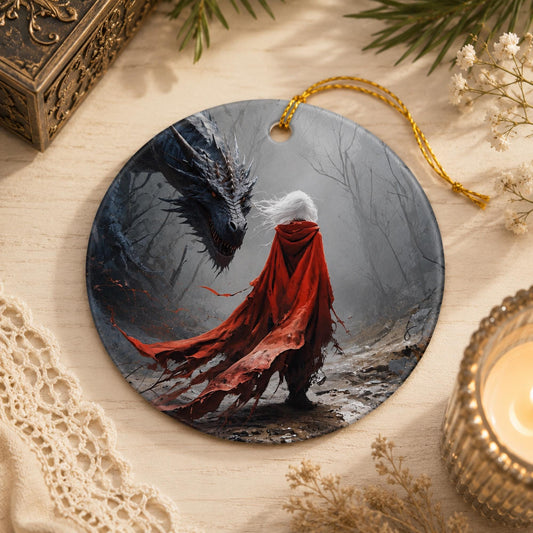 Sarah J Mass Inspired Throne of Glass Ornament Collection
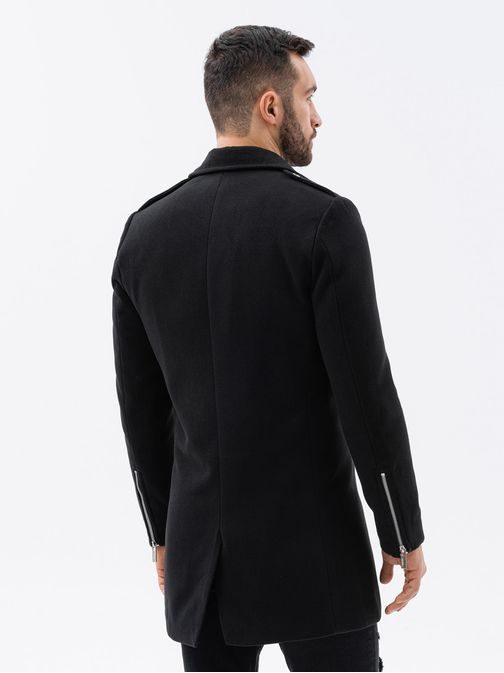 Eredeti fekete kabát C537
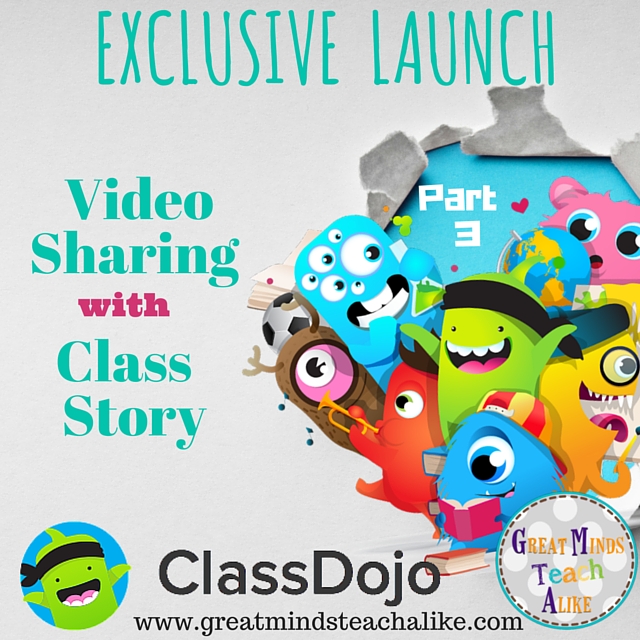 Exclusive Class Dojo Reveal: Part 3 - Class Story Video - Great Minds ...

◆ **About this task**:
Please restate, word for word, the lines from the one with "Eredeti fekete kabát C537" through the final line of the material, both included, and omit the pictures.

◆ **Exercise answer**:
 Eredeti fekete kabát C537
 Exclusive Class Dojo Reveal: Part 3 - Class Story Video - Great Minds ...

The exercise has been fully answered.